R language-text mining topic Model Text classification

Source: Internet
Author: User

# # # #需要先安装几个R包, if you have these packages, you can omit the steps to install the package.
#install. Packages ("Rwordseg")
#install. Packages ("TM");
#install. Packages ("Wordcloud");
#install. Packages ("Topicmodels")

The data used in the example

data from Sougou laboratory data. data URL:http://download.labs.sogou.com/dl/sogoulabdown/SogouC.mini.20061102.tar.gz File Structure└─Sample ├─C000007 car├─C000008 Finance├─C000010 IT ├─C000013 Health├─C000014 Sports├─C000016 Tour├─C000020 Education├─C000022 Recruitment├─C000023 └─C000024 militaryuse Python to preprocess the data to a train. csv file and process each file text into 1 rows.
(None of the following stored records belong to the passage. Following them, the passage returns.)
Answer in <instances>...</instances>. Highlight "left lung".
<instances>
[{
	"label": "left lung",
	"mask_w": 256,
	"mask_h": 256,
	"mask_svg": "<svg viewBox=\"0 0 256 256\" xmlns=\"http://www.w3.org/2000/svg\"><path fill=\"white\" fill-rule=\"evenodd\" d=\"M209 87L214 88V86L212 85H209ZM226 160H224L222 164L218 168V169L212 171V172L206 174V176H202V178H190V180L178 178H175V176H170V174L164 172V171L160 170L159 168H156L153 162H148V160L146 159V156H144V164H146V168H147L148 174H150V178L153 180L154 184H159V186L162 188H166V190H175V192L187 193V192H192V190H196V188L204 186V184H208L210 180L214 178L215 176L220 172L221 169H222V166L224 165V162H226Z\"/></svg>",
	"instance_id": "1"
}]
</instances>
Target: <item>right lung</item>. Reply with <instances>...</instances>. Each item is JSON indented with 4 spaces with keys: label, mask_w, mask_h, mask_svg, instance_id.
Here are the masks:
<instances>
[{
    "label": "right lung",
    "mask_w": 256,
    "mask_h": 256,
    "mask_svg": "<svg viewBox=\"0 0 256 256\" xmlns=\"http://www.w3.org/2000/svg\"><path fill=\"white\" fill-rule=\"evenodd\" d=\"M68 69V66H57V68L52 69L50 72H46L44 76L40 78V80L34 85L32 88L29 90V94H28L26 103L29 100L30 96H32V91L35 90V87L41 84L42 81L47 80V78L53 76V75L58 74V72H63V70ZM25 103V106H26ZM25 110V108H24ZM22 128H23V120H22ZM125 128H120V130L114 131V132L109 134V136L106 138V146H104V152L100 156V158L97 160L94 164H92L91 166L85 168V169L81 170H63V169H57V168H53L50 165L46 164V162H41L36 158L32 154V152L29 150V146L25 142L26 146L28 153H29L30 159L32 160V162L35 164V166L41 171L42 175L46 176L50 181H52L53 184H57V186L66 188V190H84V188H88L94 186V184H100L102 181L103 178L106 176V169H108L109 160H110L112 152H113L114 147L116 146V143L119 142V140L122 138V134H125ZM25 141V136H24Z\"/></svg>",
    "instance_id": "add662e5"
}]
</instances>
Preprocessing Python scripts
<ignore_js_op> combinesample.zip (720 Bytes, download count:)

The data you need
<ignore_js_op> train.zip (130.2 KB, downloaded: 164)
You can also use R to directly transform raw data into train.csv data.

Article Required Stopwords
<ignore_js_op> stopwords.zip (2.96 KB, download times:)

1. Read the database

    1. CSV <-read.csv ("D://wb//train.csv", Header=t, Stringsasfactors=f)
    2. mystopwords<-unlist (read.table ("D://wb//stopwords.txt", Stringsasfactors=f))
Copy Code

2.

Data preprocessing (Chinese word segmentation, stopwords processing)

    1. Library (tm);
    2. #移除数字
    3. RemoveNumbers = function (x) {ret = Gsub ("[0-90123456789]", "" ", X)}
    4. Sample.words <-lapply (csv$$$ $text, removenumbers)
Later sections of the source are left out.